My code can be viewed in my github: Proverbs Github.
The following difficulty is defined by myself.
backspace-string-compare(easy)
Stack.
binary-tree-right-side-view(medium)
DFS. First, compute the depth of all subtrees. Second, for each subtree, decide which layers of its left subtree and its right subtree should be displayed.
clone-graph(easy)
It will be easy if we can use map to check if we have visited a node.
convert-binary-search-tree-to-sorted-doubly-linked-list(medium)
Convert the tree to doubly linked list recursively.
find-duplicate-file-in-system(easy)
Map.
find-the-closest-palindrome(hard)
First, find the first larger palindromic number. Then, find the first less palindromic number. Finally, select the closer number.

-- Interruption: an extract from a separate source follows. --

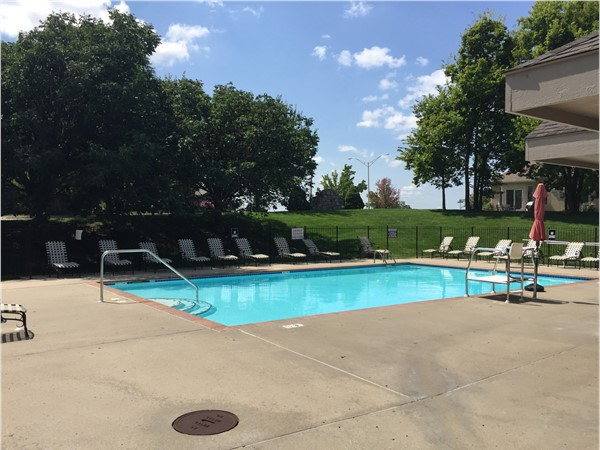 North Brook offers two neighborhood pools to enjoy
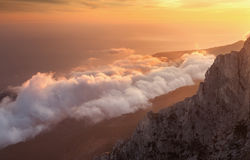 Piękny krajobraz na górze z niskimi chmurami przy zmierzchem Fotografia Stock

first-unique-character-in-a-string(easy)
Save how many times and where a letter occurs.
jump-game-ii(medium)
The straightforward way is to convert it to a graph by connecting node i to the following nums[i] nodes and convert it to a shortest path problem.
However, its time complexity is high.
According to the idea of modify the distances, we can find the distances never decrease from left to right. That means we do not to modify the distance of the node we have modified and the time complexity will be O(1).
lfu-cache(hard)
It is a typical problem.
O(1) get -> hashtable, O(1) modification(+1/-1) to maintain order -> linked list.
I am not familiar with stl::list, so it takes me a lot of time to debug because of the operation erase which may free the memory of the erased element.
minimize-malware-spread(medium)
Find the largest group with only one infected node.
most-common-word(easy)
nested-list-weight-sum-ii(easy)
DFS. However, the description is problematic because it does not tell what if the depth of the left child is different from that of the right child.
remove-linked-list-elements(easy)
Remove element from linked list recursively.